I see not much has changed. The 3-2 majority of the Frederick county commissioners is still wrecking havoc with the schools and development urging the populace to build, build and build. It is great for the school trailer industry. I wonder how much stock those three own in mobile classroom factories.

The new Republican mayor joins the ranks of others of his ilk by trying to hire a relative for a position. One begins to wonder why those guys insist on self destruction. They're on their way to the Potomac River via the sewage system and most, hopefully, will be flushed out this November.

As a Democrat, a liberal one at that, some people ask me what the difference is between Martin O'Malley, Doug Duncan and Gov. Robert Ehrlich. I use the following analogy.

If Mr.
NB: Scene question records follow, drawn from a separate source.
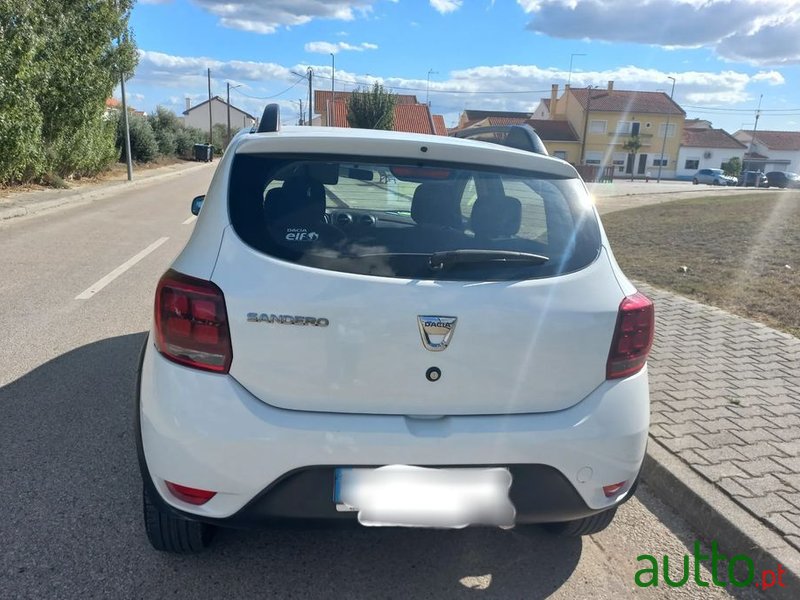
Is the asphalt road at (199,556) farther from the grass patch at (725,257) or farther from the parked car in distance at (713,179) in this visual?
the parked car in distance at (713,179)

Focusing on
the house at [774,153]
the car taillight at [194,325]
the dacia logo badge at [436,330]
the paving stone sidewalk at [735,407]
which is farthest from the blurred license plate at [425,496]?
the house at [774,153]

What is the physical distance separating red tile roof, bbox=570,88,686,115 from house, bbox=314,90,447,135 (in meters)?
20.1

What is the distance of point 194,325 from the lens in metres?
2.10

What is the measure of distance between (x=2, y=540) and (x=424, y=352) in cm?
194

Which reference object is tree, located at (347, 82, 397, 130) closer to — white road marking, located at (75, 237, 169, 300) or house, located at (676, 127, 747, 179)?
white road marking, located at (75, 237, 169, 300)

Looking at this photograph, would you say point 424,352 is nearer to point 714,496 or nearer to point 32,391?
point 714,496

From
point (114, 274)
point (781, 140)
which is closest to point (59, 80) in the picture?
point (114, 274)

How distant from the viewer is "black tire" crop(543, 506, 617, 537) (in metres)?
2.60

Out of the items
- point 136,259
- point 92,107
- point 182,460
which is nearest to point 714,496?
point 182,460

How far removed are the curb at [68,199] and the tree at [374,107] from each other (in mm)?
19406

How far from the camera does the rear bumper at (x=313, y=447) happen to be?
2.05m

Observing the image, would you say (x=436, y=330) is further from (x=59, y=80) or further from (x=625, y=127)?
(x=625, y=127)

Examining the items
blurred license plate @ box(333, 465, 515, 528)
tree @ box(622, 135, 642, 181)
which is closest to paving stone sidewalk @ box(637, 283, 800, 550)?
blurred license plate @ box(333, 465, 515, 528)

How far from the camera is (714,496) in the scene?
3.01 m
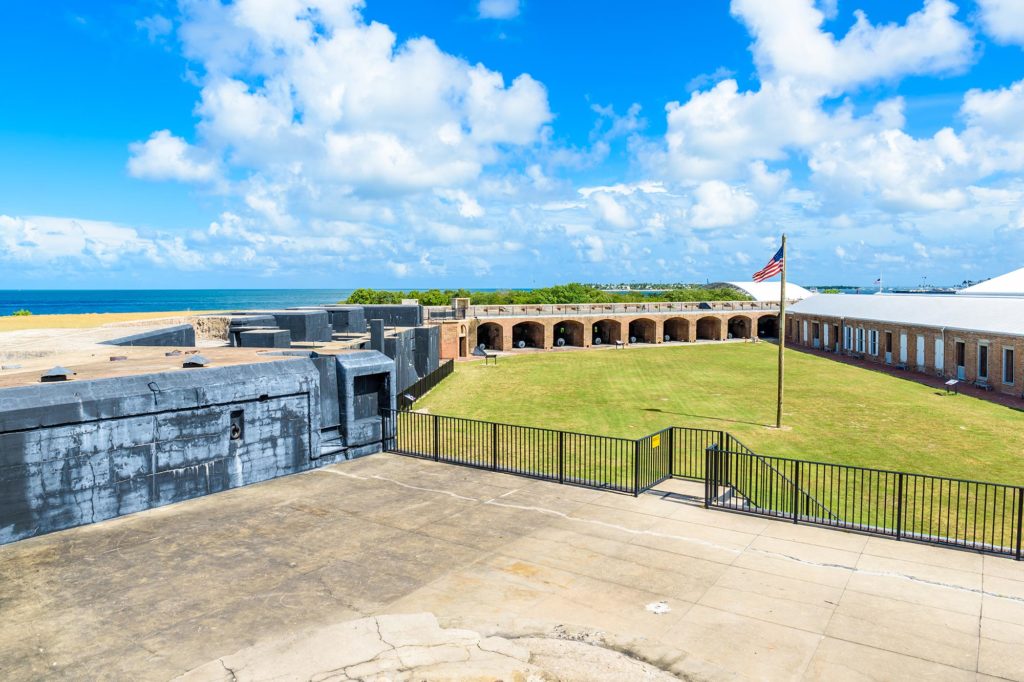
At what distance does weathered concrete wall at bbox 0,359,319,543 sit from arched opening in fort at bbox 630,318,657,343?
163 ft

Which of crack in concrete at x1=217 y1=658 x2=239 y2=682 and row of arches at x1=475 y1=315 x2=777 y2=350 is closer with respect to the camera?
crack in concrete at x1=217 y1=658 x2=239 y2=682

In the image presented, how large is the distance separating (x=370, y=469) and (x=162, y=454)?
4270 mm

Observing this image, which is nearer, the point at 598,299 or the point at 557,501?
the point at 557,501

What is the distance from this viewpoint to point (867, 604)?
820 cm

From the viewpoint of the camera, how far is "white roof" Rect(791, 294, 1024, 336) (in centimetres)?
3275

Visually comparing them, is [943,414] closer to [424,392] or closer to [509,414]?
[509,414]

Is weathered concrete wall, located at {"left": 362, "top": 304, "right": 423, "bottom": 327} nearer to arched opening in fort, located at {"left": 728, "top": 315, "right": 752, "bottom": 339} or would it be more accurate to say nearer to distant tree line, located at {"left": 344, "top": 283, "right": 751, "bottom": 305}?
distant tree line, located at {"left": 344, "top": 283, "right": 751, "bottom": 305}

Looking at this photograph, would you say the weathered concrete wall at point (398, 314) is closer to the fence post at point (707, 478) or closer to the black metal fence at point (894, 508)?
the black metal fence at point (894, 508)

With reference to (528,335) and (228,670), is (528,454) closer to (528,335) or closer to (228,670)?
(228,670)

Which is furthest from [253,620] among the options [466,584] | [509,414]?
[509,414]

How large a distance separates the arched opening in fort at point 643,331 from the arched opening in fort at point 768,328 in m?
14.7

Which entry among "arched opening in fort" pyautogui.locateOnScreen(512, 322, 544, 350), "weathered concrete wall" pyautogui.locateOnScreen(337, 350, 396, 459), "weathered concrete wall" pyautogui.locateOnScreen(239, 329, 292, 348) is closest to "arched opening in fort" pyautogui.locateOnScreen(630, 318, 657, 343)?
"arched opening in fort" pyautogui.locateOnScreen(512, 322, 544, 350)

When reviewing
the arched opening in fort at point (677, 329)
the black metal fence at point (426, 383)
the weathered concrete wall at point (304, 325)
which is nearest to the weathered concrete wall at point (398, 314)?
the black metal fence at point (426, 383)

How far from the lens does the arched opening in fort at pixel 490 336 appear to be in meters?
54.4
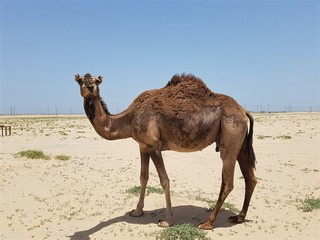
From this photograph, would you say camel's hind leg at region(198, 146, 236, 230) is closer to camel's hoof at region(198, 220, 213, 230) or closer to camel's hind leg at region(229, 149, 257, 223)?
camel's hoof at region(198, 220, 213, 230)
O'Malley was walking along the beach, he would be singing "By the Maryland's fair city, where the girls are so pretty, I first set my eyes on sweet Molly Malone [as he eyes a bouncing set of flesh squeezing out of the bathing suit]. As she dragged her wheel barrow, through streets broad and narrow, crying cockles and mussels alive alive Ho!

Mr. O'Malley what are we going to do about the increase in electric rates?

"Become a fish monger, a surely we'll wonder, singing cockles and mussels alive, alive ho!

If Mr. Duncan were walking along the beach, he would be in a contemplative mood. There would be no song in his voice. He would totally ignore the flesh passing by, but would stop at a stranded jellyfish. "Jellyfish are composed of an outer layer called an epidermis which covers the external body surface and an inner layer called the gastrodermis," he would say to no one in particular, except maybe the tentacled creature.

Mr. Duncan, what are we going to do about the increase in electric rates?

"Between the epidermis and gastrodermis is a layer of thick jelly like substance called the mesoglea that combines with illuminating bacteria may be able to solve a small portion of our energy problem."

Now, Governor Ehrlich would be running along the beach at a pretty good clip whistling a patriotic Sousa march. He would stumble over a few children while not being able to take his eyes off a particularly voluptuous female.

Governor, what are we going to do about the increase in electric rates?

Without skipping a beat:

"Over hill, over dale, we will hit the dusty trail, as those SUV's keep rolling along!